* Assignment
Pick each line that has "Fraction" out of the records.

* Input for this task
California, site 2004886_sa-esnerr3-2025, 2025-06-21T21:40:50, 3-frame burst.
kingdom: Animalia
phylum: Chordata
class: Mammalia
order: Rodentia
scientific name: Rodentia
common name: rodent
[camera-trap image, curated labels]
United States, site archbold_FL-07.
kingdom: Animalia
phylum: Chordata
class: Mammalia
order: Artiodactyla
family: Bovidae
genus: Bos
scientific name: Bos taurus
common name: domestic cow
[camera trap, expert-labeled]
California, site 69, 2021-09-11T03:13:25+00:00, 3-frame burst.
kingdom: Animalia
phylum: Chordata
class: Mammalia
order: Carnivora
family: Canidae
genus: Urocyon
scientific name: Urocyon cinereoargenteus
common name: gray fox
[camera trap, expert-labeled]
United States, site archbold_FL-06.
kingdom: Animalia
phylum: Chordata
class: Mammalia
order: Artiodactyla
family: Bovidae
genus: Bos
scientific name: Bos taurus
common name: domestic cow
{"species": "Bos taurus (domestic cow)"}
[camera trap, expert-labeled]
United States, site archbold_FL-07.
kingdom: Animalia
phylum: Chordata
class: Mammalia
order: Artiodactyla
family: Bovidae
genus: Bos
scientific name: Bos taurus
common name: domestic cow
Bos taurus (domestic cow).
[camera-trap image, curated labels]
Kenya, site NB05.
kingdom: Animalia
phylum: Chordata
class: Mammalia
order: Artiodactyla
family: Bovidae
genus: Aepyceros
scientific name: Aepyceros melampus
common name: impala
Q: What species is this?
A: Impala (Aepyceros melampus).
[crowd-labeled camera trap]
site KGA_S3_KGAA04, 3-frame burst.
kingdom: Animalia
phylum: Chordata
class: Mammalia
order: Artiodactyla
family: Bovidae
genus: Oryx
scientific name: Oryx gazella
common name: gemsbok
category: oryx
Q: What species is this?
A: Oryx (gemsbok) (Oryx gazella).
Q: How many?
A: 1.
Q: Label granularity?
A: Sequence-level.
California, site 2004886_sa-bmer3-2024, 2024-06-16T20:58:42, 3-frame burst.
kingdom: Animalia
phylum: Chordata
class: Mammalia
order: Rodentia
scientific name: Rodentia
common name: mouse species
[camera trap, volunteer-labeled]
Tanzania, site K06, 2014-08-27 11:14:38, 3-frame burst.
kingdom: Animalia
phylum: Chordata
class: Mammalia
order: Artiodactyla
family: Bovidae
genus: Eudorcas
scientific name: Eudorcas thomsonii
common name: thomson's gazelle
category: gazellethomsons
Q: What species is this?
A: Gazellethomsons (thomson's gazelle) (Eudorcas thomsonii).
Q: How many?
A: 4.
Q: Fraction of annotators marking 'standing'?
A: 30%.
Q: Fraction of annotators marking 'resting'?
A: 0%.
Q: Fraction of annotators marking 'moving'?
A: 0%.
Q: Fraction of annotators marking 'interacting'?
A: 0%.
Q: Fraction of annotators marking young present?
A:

* Written response
Q: Fraction of annotators marking 'standing'?
Q: Fraction of annotators marking 'resting'?
Q: Fraction of annotators marking 'moving'?
Q: Fraction of annotators marking 'interacting'?
Q: Fraction of annotators marking young present?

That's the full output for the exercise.